## AIM OF THE EXERCISE
Please pull out the part of the data that opens with the line containing "How far does" and closes with the last line of the data, and reproduce every line of it without any change.

## DATA PROVIDED

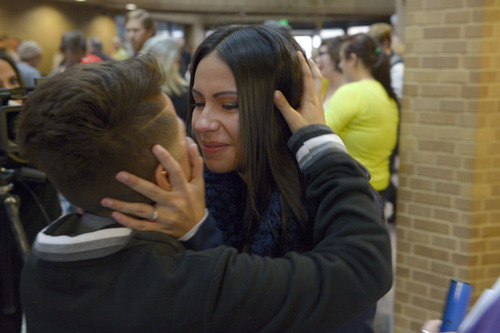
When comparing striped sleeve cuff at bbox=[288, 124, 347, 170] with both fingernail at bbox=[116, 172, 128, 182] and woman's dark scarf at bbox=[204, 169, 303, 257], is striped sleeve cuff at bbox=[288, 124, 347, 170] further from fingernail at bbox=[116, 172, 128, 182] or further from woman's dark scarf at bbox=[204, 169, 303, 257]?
fingernail at bbox=[116, 172, 128, 182]

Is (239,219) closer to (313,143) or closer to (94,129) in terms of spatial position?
(313,143)

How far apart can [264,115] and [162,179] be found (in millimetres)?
360

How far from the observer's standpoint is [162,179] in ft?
3.33

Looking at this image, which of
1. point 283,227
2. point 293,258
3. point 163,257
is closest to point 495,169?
point 283,227

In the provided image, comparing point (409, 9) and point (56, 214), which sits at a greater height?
point (409, 9)

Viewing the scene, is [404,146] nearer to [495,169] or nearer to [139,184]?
[495,169]

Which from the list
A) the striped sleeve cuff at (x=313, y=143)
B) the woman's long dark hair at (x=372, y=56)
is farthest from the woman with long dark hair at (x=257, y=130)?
the woman's long dark hair at (x=372, y=56)

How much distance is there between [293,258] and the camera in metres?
1.01

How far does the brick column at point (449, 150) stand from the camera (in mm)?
2697

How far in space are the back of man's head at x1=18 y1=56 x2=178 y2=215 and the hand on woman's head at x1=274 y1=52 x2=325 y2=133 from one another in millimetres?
301

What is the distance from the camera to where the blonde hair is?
3.89m

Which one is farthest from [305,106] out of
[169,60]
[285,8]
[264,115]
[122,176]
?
[285,8]

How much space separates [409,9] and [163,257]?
2.41 m

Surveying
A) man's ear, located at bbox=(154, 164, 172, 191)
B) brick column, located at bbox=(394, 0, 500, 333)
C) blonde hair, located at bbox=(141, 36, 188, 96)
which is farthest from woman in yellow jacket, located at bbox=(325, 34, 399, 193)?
man's ear, located at bbox=(154, 164, 172, 191)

## RESULT OF THE EXERCISE
How far does the brick column at point (449, 150) stand from the camera (in mm)?
2697

How far in space are the back of man's head at x1=18 y1=56 x2=178 y2=215 and the hand on woman's head at x1=274 y1=52 x2=325 y2=133 from one another in millimetres?
301

What is the distance from the camera to where the blonde hair is?
3.89m

Which one is farthest from [305,106] out of
[169,60]
[285,8]
[264,115]
[122,176]
?
[285,8]

How much space separates [409,9] and [163,257]?
2.41 m

Surveying
A) man's ear, located at bbox=(154, 164, 172, 191)
B) brick column, located at bbox=(394, 0, 500, 333)
C) blonde hair, located at bbox=(141, 36, 188, 96)
which is farthest from woman in yellow jacket, located at bbox=(325, 34, 399, 193)?
man's ear, located at bbox=(154, 164, 172, 191)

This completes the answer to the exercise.